* The problem: Edit the material from its start through the line containing "0.73 meters", replacing "gray knit sweater" with "gray wool sweater" and leaving everything else unchanged.
>> start Given data
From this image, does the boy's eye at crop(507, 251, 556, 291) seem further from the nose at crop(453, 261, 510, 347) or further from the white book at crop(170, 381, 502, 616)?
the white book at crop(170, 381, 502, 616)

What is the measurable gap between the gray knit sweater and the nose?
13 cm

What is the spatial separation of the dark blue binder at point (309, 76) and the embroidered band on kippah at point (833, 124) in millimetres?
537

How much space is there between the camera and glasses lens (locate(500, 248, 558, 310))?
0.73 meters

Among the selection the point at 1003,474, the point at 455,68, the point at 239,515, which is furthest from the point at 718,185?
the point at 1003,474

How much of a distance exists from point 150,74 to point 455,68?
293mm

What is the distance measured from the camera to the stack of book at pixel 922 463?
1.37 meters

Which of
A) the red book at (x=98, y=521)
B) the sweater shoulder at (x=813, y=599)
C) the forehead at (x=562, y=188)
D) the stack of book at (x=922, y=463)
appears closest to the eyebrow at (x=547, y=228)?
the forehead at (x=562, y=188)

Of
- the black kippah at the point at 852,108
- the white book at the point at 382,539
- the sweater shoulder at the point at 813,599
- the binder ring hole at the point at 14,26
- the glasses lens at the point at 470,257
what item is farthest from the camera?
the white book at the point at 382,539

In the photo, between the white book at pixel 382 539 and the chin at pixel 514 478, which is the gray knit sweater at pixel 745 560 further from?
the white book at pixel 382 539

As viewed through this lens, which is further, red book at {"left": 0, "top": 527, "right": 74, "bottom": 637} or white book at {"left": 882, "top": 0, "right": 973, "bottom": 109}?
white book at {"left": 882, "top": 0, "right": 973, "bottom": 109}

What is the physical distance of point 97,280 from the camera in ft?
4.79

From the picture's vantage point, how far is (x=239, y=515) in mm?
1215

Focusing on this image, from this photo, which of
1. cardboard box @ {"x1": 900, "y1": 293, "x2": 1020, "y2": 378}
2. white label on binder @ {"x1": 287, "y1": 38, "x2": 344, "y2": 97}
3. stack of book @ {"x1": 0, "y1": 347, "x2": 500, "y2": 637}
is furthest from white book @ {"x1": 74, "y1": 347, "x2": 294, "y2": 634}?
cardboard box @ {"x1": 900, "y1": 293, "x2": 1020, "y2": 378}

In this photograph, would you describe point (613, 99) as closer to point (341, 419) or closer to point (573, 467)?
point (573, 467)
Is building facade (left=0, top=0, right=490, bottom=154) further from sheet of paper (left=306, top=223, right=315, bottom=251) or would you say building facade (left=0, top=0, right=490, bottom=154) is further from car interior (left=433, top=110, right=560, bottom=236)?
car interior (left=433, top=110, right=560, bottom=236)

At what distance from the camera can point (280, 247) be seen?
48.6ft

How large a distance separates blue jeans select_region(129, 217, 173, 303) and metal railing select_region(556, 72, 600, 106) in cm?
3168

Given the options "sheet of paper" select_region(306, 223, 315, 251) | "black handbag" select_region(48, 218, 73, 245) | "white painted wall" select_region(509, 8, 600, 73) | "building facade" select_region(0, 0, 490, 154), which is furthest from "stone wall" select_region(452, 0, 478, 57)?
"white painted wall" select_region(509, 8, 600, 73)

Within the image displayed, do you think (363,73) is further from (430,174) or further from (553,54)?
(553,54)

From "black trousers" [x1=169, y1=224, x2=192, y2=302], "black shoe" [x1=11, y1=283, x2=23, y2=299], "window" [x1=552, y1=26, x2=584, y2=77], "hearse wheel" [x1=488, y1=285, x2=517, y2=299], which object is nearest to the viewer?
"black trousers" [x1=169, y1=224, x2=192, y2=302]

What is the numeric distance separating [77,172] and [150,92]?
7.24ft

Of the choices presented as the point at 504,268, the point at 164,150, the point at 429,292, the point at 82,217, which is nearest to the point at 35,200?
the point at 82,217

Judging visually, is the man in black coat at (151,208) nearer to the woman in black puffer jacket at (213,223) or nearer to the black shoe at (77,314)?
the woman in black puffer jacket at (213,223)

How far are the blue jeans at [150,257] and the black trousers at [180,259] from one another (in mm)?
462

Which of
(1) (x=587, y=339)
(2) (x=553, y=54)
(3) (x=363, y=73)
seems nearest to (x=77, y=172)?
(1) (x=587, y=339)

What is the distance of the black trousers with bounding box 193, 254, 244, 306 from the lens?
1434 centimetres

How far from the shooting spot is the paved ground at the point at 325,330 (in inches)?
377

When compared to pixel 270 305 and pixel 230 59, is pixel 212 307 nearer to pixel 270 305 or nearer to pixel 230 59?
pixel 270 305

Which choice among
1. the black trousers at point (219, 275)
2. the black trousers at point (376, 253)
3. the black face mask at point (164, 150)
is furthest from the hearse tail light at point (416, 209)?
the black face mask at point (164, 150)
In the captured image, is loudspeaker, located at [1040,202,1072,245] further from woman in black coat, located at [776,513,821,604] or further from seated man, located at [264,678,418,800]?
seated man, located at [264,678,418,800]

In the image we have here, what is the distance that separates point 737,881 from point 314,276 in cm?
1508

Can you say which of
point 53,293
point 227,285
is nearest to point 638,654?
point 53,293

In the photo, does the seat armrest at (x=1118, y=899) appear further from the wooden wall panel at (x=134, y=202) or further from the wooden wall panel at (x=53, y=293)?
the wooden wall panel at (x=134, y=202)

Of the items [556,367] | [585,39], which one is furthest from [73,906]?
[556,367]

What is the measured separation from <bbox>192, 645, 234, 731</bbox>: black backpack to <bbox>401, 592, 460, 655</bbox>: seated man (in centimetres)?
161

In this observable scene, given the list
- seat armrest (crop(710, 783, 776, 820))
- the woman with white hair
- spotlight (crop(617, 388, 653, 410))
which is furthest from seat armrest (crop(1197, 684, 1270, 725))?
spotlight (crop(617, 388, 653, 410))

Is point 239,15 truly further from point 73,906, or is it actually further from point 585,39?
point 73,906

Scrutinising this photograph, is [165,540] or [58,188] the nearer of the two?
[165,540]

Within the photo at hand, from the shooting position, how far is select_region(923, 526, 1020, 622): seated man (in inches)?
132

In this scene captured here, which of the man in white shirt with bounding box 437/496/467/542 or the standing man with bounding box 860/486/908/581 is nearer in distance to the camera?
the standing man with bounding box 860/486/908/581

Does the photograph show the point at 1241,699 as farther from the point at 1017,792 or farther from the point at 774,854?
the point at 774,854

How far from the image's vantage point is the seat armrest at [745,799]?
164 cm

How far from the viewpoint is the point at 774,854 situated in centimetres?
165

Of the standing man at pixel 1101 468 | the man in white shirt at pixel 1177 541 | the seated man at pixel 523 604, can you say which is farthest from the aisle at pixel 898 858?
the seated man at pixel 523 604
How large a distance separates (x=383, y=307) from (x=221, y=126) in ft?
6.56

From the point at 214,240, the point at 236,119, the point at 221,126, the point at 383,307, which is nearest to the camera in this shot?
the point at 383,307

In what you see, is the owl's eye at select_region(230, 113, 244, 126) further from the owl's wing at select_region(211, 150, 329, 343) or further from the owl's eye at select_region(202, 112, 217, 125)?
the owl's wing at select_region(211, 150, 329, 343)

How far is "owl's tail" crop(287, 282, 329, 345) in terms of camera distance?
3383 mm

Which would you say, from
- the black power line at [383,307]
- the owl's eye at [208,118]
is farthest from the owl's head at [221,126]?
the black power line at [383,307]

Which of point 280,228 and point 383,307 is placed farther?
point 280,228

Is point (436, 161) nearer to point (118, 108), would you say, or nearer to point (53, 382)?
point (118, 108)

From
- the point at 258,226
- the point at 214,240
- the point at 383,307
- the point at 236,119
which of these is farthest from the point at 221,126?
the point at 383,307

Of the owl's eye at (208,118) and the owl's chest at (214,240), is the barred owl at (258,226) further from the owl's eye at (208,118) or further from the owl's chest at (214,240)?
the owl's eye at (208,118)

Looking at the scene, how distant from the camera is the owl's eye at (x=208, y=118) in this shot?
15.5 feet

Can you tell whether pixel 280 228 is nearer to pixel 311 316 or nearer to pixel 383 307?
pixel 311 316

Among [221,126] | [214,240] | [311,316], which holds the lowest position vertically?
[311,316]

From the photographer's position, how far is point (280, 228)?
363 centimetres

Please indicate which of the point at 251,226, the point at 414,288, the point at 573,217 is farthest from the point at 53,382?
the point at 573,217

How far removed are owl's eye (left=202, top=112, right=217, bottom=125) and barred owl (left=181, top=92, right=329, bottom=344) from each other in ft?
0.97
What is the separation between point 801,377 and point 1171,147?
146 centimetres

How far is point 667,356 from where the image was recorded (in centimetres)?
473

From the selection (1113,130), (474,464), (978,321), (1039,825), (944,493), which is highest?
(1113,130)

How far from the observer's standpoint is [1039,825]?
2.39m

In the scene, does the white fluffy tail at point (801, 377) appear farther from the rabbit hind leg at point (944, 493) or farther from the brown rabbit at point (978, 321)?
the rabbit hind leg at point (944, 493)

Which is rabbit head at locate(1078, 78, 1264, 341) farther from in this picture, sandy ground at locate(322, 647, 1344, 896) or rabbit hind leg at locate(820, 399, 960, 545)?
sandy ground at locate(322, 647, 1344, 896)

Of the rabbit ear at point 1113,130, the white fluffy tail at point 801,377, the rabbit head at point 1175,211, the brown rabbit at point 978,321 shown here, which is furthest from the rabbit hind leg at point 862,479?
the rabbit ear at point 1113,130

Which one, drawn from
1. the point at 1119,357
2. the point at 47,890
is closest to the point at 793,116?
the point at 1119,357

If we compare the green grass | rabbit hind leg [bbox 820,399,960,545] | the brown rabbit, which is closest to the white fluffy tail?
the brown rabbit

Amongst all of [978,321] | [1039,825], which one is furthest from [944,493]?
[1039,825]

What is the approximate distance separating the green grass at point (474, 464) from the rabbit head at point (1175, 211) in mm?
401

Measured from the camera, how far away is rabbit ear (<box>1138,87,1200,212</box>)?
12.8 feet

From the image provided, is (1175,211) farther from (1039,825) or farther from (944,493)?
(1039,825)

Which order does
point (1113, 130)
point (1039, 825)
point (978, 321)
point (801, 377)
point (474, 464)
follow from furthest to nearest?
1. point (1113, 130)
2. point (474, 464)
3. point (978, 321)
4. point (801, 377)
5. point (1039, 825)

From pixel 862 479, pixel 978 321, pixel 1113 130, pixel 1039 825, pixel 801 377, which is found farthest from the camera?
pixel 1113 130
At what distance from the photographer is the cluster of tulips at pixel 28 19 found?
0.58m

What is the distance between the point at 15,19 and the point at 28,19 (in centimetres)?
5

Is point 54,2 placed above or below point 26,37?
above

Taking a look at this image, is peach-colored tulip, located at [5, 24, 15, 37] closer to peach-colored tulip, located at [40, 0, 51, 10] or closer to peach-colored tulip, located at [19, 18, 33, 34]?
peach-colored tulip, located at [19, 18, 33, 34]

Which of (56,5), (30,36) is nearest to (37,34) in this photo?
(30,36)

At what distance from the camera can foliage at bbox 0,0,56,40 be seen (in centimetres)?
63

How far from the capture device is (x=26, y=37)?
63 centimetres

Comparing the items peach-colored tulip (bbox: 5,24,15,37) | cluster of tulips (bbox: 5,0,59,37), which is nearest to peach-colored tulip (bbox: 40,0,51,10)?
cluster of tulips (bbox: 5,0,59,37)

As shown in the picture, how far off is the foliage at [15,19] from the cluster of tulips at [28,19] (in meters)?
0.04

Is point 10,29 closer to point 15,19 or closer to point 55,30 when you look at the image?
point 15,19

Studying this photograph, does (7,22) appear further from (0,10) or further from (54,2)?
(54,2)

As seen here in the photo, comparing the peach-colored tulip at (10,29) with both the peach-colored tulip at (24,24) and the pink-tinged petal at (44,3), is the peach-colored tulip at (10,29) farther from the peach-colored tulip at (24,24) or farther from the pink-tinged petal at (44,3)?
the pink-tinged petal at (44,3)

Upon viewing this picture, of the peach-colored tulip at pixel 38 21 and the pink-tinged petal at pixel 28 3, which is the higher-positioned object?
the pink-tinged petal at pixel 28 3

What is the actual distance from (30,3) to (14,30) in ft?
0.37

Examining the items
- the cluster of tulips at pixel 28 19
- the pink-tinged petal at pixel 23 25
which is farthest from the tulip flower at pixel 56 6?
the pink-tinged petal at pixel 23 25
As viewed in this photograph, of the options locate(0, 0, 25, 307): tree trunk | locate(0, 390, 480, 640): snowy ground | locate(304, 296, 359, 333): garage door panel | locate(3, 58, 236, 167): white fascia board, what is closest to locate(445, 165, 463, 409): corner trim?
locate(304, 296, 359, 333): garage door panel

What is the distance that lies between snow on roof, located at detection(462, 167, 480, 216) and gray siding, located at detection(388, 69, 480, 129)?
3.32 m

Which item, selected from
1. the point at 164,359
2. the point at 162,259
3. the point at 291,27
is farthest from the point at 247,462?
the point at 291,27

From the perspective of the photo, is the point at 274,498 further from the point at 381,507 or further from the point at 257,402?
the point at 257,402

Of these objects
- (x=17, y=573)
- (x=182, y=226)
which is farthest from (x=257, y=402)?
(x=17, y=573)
>> end Given data
* Response below:
From this image, does the boy's eye at crop(507, 251, 556, 291) seem further from the nose at crop(453, 261, 510, 347) or further from the white book at crop(170, 381, 502, 616)?
the white book at crop(170, 381, 502, 616)

What is the measurable gap between the gray wool sweater and the nose?
13 cm

What is the spatial separation of the dark blue binder at point (309, 76) and the embroidered band on kippah at point (833, 124) in millimetres?
537

How much space is there between the camera and glasses lens (locate(500, 248, 558, 310))?
0.73 meters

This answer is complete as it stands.